Depuis plusieurs mois, le terrain se préparait minutieusement : jeter le doute dans l’opinion publique,apeurer les parents,valoriser certaines pratiques pédagogiques...

Le traitement médiatique des événements de novembre 2005, renforçant ces peurs et ces doutes,a permis de stigmatiser davantage une partie de la jeunesse et de ses enseignants.

Les annonces quotidiennes de différents ministres constituant une véritable propagande gouvernementale,l’opinion publique ainsi conditionnée pouvait recevoir et applaudir la circulaire de Gilles de Robien.

Imposer une méthode d’apprentissage est déjà en soi un déni d’éducation, réduisant l’acte d’enseigner à un simple geste d’exécution et la classe à une somme de techniques et de recettes.
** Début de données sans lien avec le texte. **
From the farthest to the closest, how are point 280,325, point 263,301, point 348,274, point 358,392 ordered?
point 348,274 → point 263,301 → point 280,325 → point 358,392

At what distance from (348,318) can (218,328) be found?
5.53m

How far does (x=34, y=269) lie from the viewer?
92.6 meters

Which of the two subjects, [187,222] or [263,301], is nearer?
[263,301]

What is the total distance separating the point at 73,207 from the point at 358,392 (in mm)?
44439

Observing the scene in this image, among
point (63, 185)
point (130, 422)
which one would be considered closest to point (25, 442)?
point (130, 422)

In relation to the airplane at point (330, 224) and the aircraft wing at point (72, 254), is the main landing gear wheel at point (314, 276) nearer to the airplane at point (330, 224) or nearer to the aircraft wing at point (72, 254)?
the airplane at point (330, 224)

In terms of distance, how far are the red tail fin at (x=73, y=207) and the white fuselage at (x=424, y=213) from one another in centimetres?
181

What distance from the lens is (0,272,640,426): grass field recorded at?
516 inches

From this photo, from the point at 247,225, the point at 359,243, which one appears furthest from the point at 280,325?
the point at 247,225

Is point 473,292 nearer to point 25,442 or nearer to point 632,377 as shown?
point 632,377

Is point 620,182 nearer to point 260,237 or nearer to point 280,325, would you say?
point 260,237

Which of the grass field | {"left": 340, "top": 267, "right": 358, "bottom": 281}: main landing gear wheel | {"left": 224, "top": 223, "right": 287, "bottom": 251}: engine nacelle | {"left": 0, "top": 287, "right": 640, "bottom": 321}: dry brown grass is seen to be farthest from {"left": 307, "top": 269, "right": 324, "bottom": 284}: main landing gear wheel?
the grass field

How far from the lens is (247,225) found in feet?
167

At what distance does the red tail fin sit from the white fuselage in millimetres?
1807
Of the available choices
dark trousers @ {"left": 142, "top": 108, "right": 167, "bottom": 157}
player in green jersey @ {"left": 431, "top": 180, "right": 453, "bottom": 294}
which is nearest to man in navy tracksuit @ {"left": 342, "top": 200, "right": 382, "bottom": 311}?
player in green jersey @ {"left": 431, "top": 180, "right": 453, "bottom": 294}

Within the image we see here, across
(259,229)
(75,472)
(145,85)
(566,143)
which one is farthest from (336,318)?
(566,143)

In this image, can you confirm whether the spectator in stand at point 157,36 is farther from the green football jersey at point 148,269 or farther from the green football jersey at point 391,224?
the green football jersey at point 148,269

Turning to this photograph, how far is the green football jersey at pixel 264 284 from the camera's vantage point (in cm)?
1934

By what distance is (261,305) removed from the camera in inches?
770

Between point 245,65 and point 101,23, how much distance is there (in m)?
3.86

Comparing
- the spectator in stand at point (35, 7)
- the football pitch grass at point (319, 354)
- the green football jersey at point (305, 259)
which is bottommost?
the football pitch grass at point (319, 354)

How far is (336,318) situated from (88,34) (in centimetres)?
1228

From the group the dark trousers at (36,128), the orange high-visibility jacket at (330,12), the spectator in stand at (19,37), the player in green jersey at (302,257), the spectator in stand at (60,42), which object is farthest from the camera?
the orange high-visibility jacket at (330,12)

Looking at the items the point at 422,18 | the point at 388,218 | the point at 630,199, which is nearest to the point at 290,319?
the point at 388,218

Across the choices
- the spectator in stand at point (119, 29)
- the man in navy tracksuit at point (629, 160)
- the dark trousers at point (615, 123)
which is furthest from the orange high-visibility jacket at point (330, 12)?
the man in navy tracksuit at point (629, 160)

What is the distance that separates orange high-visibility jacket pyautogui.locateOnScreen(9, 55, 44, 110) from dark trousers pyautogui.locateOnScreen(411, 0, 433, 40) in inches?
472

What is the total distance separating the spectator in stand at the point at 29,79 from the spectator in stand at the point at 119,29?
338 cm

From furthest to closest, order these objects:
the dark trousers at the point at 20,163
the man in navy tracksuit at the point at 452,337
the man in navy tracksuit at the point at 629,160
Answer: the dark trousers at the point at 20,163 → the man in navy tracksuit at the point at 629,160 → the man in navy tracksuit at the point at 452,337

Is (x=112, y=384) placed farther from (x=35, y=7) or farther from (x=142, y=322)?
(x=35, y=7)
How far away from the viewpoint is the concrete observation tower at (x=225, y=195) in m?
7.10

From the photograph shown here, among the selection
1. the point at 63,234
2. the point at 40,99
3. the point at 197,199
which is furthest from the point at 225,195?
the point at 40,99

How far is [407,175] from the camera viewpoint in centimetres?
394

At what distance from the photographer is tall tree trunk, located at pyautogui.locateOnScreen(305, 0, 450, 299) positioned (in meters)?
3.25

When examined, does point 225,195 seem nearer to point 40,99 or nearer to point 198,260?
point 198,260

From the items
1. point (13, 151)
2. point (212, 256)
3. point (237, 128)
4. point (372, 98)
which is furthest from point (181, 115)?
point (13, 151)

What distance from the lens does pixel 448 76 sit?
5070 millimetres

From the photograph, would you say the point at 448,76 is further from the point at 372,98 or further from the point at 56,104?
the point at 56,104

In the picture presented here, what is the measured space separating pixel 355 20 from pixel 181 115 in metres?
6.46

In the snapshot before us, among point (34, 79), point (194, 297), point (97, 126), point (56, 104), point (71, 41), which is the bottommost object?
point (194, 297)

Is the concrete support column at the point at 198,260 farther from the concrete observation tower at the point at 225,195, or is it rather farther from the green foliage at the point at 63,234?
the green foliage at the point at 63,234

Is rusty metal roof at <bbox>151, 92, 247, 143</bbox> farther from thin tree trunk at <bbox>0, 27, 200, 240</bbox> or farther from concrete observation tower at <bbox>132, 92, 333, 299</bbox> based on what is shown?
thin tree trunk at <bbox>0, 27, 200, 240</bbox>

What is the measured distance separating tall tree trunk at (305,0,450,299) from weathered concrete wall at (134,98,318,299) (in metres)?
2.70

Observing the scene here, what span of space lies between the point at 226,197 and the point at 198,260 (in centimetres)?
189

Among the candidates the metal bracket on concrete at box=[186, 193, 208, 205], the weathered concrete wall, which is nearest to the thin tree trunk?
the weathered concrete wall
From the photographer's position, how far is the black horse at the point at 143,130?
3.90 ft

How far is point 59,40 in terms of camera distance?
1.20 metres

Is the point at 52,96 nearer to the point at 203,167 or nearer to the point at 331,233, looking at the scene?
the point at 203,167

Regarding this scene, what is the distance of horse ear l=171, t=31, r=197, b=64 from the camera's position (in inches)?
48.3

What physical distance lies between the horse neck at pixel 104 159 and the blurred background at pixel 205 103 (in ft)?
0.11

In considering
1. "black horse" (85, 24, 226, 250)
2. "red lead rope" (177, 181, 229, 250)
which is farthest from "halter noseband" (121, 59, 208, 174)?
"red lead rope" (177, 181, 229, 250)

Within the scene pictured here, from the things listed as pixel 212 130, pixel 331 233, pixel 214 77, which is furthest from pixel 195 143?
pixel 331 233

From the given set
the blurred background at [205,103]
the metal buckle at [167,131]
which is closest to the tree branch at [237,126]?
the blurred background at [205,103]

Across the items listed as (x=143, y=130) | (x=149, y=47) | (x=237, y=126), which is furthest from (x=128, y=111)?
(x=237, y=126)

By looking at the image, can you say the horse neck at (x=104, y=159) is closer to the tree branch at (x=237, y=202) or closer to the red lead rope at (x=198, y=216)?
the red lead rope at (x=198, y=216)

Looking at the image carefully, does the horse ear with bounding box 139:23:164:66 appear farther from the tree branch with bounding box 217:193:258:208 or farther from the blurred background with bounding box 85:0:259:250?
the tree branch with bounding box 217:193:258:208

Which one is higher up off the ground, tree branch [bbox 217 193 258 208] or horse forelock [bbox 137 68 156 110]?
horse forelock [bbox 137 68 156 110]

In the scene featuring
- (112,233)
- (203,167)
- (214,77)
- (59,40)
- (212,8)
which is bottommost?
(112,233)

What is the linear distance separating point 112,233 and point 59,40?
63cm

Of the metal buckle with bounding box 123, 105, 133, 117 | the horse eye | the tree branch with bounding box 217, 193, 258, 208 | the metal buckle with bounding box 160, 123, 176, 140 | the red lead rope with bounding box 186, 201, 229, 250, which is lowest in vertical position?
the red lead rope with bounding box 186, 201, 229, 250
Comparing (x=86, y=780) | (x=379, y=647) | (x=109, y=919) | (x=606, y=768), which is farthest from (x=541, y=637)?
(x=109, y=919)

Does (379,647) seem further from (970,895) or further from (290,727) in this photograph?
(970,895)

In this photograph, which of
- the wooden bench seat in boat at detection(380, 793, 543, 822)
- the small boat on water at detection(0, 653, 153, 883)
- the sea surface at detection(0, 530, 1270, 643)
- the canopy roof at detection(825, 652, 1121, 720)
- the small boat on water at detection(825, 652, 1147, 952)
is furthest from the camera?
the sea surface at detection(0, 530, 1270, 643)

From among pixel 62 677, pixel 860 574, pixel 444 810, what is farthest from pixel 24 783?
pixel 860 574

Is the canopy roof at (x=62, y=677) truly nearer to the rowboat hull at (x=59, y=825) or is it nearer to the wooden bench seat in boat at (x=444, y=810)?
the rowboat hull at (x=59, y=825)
Mais lorsque cette méthode vise l’asservissement, l’assujettissement, la docilité de la jeunesse, nous sommes bien dans la propagation d’une idéologie politique écrasant toute espérance d’émancipation par l’éducation.

Des méthodes d’apprentissage où l’enfant est chercheur à celles où l’enfant est dressé, le choix idéologique est limpide : lui refuser dès le plus jeune âge de penser, lui ôter le désir de questionner, de comprendre, de connaître, lui imposer une obéissance passive en le contenant par des exercices répétitifs et mimétiques qui réduisent d’autant les temps de création et d’expression.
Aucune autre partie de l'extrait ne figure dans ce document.